> SET TASK
Reproduce the lines from the one that contains "this 1024×768 image." through the one that contains "crack in pavement [933, 548, 1019, 614]", inclusive, in the items below.

> WORKING DATA
-----
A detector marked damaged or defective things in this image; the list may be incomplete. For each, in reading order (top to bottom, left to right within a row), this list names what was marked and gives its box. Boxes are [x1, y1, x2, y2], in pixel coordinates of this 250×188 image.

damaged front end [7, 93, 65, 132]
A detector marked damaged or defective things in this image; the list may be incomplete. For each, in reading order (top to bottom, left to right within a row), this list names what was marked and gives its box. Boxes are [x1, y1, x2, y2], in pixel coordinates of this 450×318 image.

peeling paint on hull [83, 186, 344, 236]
-----
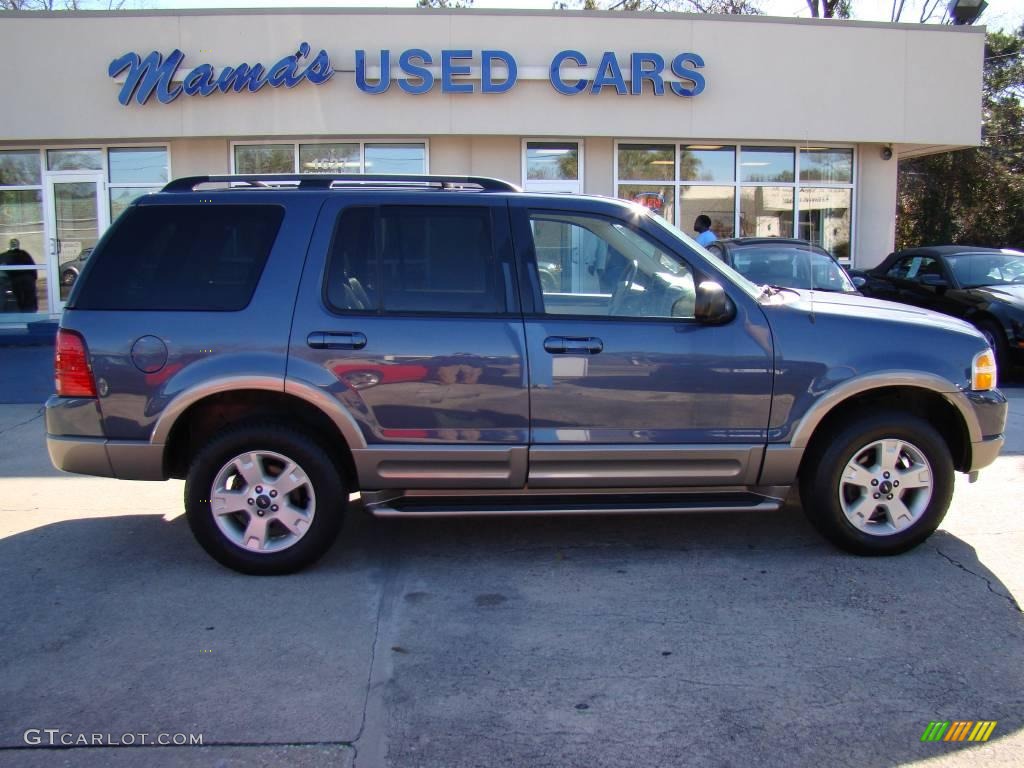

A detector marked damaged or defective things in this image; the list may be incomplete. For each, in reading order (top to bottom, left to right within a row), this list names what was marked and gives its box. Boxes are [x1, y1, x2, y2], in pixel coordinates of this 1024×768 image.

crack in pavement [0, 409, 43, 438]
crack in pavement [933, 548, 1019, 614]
-----
> EXERCISE RESPONSE
A detector marked damaged or defective things in this image; the list may be incomplete. For each, in reading order (top to bottom, left to right within a row), this list names what was marked and gives its box. Boxes are [x1, y1, x2, y2], in pixel coordinates of this 1024×768 image.

crack in pavement [0, 409, 43, 438]
crack in pavement [933, 548, 1019, 614]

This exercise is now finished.